**WORK INSTRUCTIONS:** Lay out everything from the line containing "From the camera, at" down to the line containing "21660 millimetres" as a two-column CSV with the headers input and output, giving each row one line's text and the answer beneath it. Put each value in a single quoted field, with any line breaks replaced by spaces.

-*-

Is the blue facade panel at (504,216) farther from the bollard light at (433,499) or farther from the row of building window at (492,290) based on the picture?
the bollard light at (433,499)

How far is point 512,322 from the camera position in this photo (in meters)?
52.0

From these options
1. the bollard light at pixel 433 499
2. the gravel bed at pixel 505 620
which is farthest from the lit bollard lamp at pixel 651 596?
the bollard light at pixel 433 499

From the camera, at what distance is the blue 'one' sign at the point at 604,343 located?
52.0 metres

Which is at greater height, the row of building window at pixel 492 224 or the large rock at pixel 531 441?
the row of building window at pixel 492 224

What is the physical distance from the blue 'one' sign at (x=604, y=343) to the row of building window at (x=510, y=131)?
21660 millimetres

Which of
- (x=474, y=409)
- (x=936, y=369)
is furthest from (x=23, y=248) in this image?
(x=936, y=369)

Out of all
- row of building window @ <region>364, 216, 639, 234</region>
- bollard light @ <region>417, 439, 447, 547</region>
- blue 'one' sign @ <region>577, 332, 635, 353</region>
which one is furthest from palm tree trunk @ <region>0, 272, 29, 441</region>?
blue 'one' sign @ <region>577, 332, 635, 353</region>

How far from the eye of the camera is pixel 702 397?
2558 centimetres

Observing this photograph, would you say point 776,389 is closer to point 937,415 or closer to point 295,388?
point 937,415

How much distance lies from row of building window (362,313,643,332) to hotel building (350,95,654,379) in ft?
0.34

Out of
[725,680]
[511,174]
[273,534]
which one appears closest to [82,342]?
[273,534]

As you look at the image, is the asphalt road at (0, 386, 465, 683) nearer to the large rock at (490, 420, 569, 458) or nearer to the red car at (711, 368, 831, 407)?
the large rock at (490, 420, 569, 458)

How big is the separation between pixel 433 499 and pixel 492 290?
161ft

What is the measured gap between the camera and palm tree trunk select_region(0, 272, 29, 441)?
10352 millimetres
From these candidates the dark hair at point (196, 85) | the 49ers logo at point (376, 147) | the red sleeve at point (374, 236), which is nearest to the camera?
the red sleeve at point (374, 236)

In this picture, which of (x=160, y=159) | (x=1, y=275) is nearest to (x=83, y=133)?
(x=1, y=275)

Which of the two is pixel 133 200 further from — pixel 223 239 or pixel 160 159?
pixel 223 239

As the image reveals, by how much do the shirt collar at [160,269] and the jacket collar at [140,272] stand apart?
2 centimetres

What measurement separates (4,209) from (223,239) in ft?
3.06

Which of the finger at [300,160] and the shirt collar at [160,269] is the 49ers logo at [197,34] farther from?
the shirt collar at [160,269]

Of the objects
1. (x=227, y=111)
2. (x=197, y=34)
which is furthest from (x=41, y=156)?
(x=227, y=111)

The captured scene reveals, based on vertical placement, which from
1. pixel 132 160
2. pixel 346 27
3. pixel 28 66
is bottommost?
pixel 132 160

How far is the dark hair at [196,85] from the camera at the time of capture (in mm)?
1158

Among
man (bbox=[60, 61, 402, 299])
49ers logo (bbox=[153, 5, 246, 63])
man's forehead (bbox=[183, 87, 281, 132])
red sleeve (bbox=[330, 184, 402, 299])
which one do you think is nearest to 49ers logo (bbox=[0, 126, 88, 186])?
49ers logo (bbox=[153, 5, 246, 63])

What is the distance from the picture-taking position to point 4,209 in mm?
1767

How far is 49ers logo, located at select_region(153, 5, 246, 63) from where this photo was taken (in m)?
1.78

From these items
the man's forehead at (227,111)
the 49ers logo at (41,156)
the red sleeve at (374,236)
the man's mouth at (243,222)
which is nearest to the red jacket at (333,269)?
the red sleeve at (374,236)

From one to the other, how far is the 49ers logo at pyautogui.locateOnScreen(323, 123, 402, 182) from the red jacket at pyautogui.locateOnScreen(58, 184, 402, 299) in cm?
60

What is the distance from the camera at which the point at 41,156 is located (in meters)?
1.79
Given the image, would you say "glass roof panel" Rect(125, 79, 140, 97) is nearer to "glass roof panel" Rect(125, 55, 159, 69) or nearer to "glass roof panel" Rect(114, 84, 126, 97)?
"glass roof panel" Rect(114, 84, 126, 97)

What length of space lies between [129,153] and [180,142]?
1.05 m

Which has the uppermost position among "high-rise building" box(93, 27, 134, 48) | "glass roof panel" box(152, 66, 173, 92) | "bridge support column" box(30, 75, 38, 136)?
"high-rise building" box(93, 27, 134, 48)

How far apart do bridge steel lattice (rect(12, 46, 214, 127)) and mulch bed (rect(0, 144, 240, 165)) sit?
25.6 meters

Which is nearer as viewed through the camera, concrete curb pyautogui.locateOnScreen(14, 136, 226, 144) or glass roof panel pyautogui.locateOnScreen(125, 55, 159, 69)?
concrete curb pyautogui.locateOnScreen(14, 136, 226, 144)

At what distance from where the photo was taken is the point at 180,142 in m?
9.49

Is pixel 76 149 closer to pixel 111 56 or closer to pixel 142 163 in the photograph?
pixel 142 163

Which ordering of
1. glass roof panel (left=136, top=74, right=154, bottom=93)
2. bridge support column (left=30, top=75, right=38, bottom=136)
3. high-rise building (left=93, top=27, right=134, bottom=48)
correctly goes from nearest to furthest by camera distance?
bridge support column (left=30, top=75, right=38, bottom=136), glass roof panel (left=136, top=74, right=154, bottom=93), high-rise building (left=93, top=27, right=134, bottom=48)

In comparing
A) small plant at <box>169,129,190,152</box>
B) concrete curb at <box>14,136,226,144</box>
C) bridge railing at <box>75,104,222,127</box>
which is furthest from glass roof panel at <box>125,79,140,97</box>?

-*-

**COMPLETED EXERCISE:**
input,output
"From the camera, at what distance is the blue 'one' sign at the point at 604,343 located?","52.0 metres"
"Which is at greater height, the row of building window at pixel 492 224 or the large rock at pixel 531 441?","the row of building window at pixel 492 224"
"What is the physical distance from the blue 'one' sign at (x=604, y=343) to the row of building window at (x=510, y=131)?","21660 millimetres"